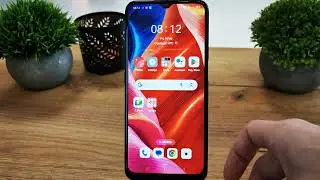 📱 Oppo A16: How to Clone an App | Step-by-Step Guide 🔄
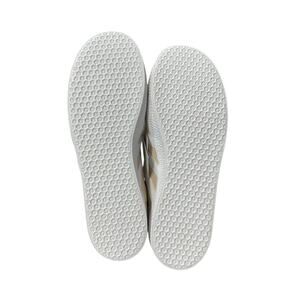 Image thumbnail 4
* * *
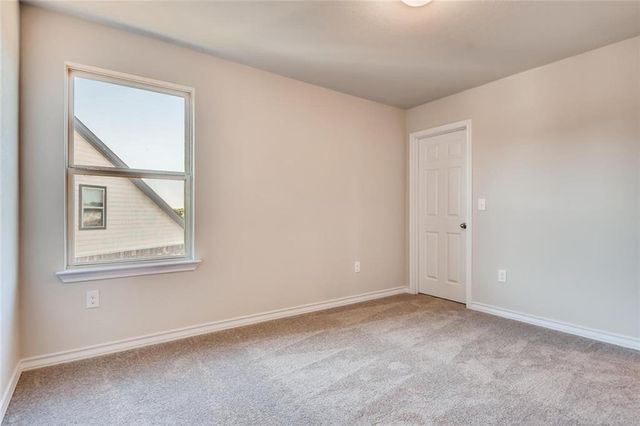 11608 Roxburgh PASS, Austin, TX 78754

> What you should do
Precisely those lines above that run from the line with "Step-by-Step Guide 🔄" up to and including the line with "Image thumbnail 4" are to be set down, with the pictures omitted.

> Finished exercise
 📱 Oppo A16: How to Clone an App | Step-by-Step Guide 🔄
 Image thumbnail 4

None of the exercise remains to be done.